Esther Tobarra | País de Gales, Reino Unido.
En la última década, el debate sobre los modelos de economía planetaria ha puesto el foco en uno de los actores más influyentes y menos regulados: el sistema agroalimentario global. Responsable directo del 37% de las emisiones globales de metano, la industria alimentaria es, paradójicamente, uno de los pilares de la crisis climática que amenaza el equilibrio ecológico y la salud pública del planeta .
El metano, potente gas de efecto invernadero, se ha convertido en protagonista involuntario de la narrativa climática. A menudo, el ganado bovino es señalado como principal culpable, pero esta explicación superficial ignora la raíz estructural del problema: un modelo agroindustrial intensivo, basado en monocultivos, ganadería a gran escala y sistemas de producción diseñados para maximizar beneficios, no para proteger el medio ambiente.
La industria, lejos de cuestionar su funcionamiento, busca soluciones técnicas que le permitan mantener el statu quo. Entre ellas, el desarrollo de vacunas para modificar la flora intestinal de los rumiantes, o la cría selectiva de animales con menor capacidad metanógena. Sin embargo, estas estrategias evitan enfrentar la verdadera cuestión: ¿es sostenible un modelo que destina un tercio del suelo terrestre no helado ni desértico a la agroindustria, desperdicia el 30% de los alimentos que produce, y ha eliminado el 75% de la diversidad genética de los cultivos en el último siglo?.

- **MATERIAL DE PARTIDA**:
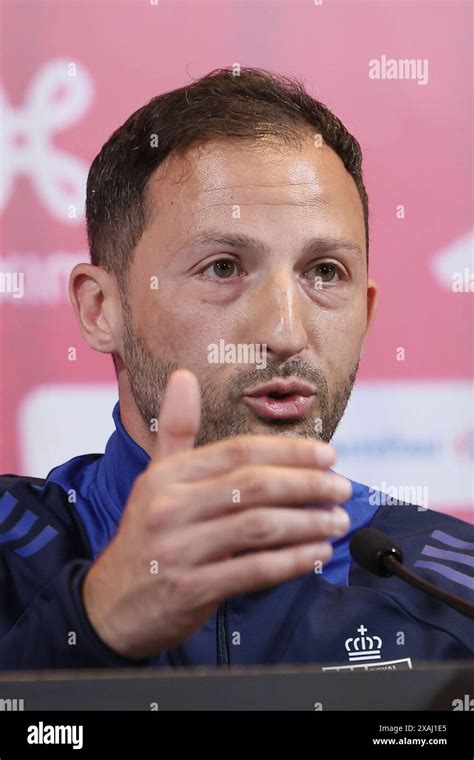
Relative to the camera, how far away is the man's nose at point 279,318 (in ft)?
3.43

- **TAREA PROPUESTA**:
Copia sin cambios el pasaje del texto sobre el sistema agroalimentario que comienza con "En la última" y sigue hasta "el medio ambiente.". Para responder, basta con el texto; el material no hace falta.

- **SOLUCIÓN DEL EJERCICIO**:
En la última década, el debate sobre los modelos de economía planetaria ha puesto el foco en uno de los actores más influyentes y menos regulados: el sistema agroalimentario global. Responsable directo del 37% de las emisiones globales de metano, la industria alimentaria es, paradójicamente, uno de los pilares de la crisis climática que amenaza el equilibrio ecológico y la salud pública del planeta .
El metano, potente gas de efecto invernadero, se ha convertido en protagonista involuntario de la narrativa climática. A menudo, el ganado bovino es señalado como principal culpable, pero esta explicación superficial ignora la raíz estructural del problema: un modelo agroindustrial intensivo, basado en monocultivos, ganadería a gran escala y sistemas de producción diseñados para maximizar beneficios, no para proteger el medio ambiente.